I Live With Lou Gehrig’s Disease—Here’s What I Want You to Know

Back in 2005, I started to notice something wasn’t quite right. As the athletic director for an education nonprofit in Albuquerque, New Mexico, part of my job involved raising funds for underfunded school programs. Every Monday, I would sit down to sign about 100 checks for these schools. Typically, this task was a breeze, but I began to struggle due to weakness in my hand.

After consulting my primary-care doctor, we initially thought the issue stemmed from an old neck injury from my football days. However, after an MRI showed no physical damage to my spinal cord or nerves, I carried on with my daily routine. But soon enough, I began experiencing weakness in my right arm and slurring in my speech. My doctor suggested I educate myself about amyotrophic lateral sclerosis (ALS), just in case, and referred me to an ALS clinic.

At 56 years old, in 2011, a neurologist confirmed the diagnosis of ALS after a series of tests. The news hit me like a ton of bricks. I had always been active, and the uncertainty of what lay ahead for me, my wife, and our children weighed heavily on my mind. Thoughts of setting up advance directives, writing a will, and clearing debts consumed me. I was so overwhelmed that I had to call my wife to come and take me home as I couldn’t drive.

Despite the grim prognosis of ALS, I count my blessings for the slow progression of the disease in my case. While the life expectancy post-symptoms onset is usually three to five years, I managed to continue working and driving for five years after my diagnosis. I joined a support group where I met fellow ALS warriors and gleaned insights from their journeys. By 2016, I had to rely on a cane and walker to navigate my surroundings.
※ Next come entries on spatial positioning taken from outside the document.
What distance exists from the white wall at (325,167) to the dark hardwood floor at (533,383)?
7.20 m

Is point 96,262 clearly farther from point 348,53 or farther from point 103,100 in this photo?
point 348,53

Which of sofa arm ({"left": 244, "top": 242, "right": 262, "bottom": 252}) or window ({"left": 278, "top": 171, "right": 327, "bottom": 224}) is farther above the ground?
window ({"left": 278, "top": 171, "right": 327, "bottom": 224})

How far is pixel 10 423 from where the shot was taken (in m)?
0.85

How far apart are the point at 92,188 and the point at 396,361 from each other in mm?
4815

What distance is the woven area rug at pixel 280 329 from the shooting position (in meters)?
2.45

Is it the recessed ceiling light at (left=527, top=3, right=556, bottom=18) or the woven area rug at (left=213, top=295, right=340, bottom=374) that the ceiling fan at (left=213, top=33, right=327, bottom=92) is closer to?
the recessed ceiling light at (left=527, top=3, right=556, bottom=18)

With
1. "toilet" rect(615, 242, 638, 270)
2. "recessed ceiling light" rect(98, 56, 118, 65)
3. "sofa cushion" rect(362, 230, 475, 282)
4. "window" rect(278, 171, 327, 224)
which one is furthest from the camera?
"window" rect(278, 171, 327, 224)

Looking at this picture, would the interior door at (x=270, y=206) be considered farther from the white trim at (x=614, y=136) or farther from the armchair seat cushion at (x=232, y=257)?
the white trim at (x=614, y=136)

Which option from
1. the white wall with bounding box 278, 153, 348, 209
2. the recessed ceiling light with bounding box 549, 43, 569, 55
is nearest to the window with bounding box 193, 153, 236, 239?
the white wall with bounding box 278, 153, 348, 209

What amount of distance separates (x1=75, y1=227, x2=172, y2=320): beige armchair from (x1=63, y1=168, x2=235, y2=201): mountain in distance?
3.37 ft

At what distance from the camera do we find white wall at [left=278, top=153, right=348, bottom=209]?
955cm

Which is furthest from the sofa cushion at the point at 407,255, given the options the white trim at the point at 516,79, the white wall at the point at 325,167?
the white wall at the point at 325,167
In 2022, I learned about a treatment called RADICAVA ORS (edaravone) that might help slow the progression of ALS. After discussing the potential benefits and risks with my doctor, I decided to give it a shot. Clinical studies showed that RADICAVA helped slow physical function loss by 33% compared to a placebo. The most common side effects include bruising, walking difficulties, and headaches. Fatigue was reported in some patients taking RADICAVA ORS. It’s crucial to have an open dialogue with your healthcare provider about the treatment.

Living with ALS has drastically altered my lifestyle, but I refuse to let it dampen my spirits. At 69, I now rely on a power wheelchair, struggle with hand mobility, and have a weakened voice. I use a robotic feeder for meals and a feeding tube to ensure I get the necessary nutrients. With my wife as my primary caregiver, my children can lead normal lives.
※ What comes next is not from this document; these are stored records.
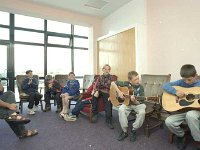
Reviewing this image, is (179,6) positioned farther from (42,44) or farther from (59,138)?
(42,44)

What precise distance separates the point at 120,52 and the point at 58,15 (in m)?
2.13

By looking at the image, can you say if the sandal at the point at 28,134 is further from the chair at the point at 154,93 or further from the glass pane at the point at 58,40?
the glass pane at the point at 58,40

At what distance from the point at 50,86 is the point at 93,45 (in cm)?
198

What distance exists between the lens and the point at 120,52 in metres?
4.27

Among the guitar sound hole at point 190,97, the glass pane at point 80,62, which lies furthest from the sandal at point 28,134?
the glass pane at point 80,62

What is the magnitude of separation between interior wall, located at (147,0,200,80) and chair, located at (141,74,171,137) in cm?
39

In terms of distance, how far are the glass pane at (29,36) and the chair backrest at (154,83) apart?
13.6 ft

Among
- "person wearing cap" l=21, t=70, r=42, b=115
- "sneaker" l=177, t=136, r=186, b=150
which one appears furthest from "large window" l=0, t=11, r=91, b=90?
"sneaker" l=177, t=136, r=186, b=150

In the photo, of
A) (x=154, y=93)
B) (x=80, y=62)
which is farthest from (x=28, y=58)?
(x=154, y=93)

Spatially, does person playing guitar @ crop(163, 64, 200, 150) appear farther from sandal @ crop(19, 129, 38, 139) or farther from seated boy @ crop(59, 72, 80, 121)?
seated boy @ crop(59, 72, 80, 121)

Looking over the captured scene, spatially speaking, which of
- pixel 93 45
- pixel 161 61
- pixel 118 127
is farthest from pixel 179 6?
pixel 93 45

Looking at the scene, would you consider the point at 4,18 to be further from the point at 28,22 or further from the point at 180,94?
the point at 180,94

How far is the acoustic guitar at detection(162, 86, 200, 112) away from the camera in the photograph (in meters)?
1.93

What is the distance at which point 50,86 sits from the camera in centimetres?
446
On good days, I relish outings with friends or watching sports games at a local restaurant with my brother. The flexibility afforded by the oral treatment allows me to travel, and my wife and I are still planning RV trips and vacations. Despite the challenges, I’m slowly ticking off items on my bucket list of sports events and road trips.

Sharing my ALS journey brings me solace, hoping that others grappling with this disease can draw strength from my experiences, much like I did from my support group. Mitsubishi Tanabe Pharma America’s Share Your Story initiative provides a platform for those impacted by ALS to share their narratives and shed light on the significance of treatment with RADICAVA ORS.

Thirteen years post-diagnosis, I marvel at the fact that I’m still here, cherishing moments with my loved ones. My mantra is simple: take each day as it comes, focus on what truly matters, and relinquish control over the uncontrollable. Waking up each day, maximizing my limited abilities, and spending quality time with family and friends bring me immense joy.